As reported by Autism Daily Newscast earlier this week, a new study published by the researchers at the University of California, San Diego School of Medicine suggests that the roots of autism lay in pregnancy. The onset of autism is not perinatal or postnatal, but intranatal, lead author Eric Courchesne observed. Published in the New England Journal of Medicine, the study analyzed 25 genes from post-mortem brains obtained from children having autism as well as typical children. The team of scientists found similar changes of early pathology in the developing brains of all the autistic children. Key bio markers were found to be missing in the brain cells from multiple layers of the brain cortex during the study. Also, developmental defects in early stages were seen in patches in the cortex suggesting that the defects of missing genetic markers were not uniformly distributed in the brain.
Gene family aiding brain evolution linked to severe autism
In a ground breaking new work, scientists have discovered that the gene family that is thought to be the reason why we humans have the most complex brains on earth might be playing a role in producing severe autism. Researchers from the University of Colorado Anschutz Medical Campus published this finding in the journal PLoS Genetics this week. First author Jack Davis and his team found that there are 270 copies of the DNA fragment called DUF1220 which make up one gene family. This fragment was not just linked to the intensity of autism but with the severity of the three of the chief symptoms of autism too, namely, repetitive behavior, communication difficulties and social deficit. The study points out that the increasing number of copies of DUF1220 is associated with worsening of autism symptoms. Future research could corroborate these findings and utilize them for therapeutic research for autism.
Brain receptor mGlu5 gives new clue for autism
Yet another peek inside the brain cells has revealed how the tiniest disruptions can wreak havoc in our lives. Children with autism that face memory problems, social deficits and higher-level thought process might be the victims of a malfunction of the receptor mGlu5 present inside brain neuron, a new study has found. Researchers from the Washington University School of Medicine have published a study to that effect in The Journal of Neuroscience this week. Spearheaded by Karen O’Malley, the team found that the communication between neurons within the brain was reduced due to mGlu5 receptors. The adverse effect of this reduced ‘talking’ between brain cells, leads to the key symptoms of autism- problems of learning, memory and social interactions, the study reported.

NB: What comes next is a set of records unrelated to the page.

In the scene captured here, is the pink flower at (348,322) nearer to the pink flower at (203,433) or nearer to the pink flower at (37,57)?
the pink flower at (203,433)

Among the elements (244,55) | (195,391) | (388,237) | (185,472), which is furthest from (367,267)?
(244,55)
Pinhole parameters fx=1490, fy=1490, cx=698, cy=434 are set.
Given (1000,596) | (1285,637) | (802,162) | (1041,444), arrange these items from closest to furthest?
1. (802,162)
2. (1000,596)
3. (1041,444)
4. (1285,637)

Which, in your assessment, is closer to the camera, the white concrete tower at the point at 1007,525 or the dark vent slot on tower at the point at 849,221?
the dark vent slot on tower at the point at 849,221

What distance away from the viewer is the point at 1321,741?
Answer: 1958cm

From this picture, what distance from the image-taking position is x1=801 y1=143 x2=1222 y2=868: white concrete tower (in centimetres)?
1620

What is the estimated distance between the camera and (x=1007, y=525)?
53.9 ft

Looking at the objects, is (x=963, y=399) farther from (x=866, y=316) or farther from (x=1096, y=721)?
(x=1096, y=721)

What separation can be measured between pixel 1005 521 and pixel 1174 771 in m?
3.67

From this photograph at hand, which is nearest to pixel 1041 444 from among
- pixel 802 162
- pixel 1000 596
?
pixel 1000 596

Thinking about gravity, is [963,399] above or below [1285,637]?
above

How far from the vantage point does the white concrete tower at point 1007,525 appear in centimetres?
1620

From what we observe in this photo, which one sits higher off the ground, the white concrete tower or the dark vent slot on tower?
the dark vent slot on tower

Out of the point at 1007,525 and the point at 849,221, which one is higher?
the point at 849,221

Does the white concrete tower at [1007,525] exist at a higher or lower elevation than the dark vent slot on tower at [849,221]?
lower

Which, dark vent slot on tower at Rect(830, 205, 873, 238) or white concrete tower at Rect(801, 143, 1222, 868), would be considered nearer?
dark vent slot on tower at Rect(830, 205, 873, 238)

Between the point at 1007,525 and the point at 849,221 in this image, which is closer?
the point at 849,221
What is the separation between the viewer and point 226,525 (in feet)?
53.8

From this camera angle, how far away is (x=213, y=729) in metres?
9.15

Novel approach to autism discovered by study
An experimental study was conducted across Kent in UK in the schools for children with special needs. The study engaged trained performers in the interactive series of three sensory environments like ‘the arctic’, ‘outer space’ and ‘under sea’. Employing puppetry, light, sound and physical action they aimed at promoting socialization and communication by playful engagement creatively. Parents found the severity of autism symptoms decreasing significantly. These practical methods might be what is needed today for children world over suffering from autism. The study was undertaken by psychologists from University’s Tizard Centre and School of Psychology and was headed by Prof. Nicola Shaughnessy.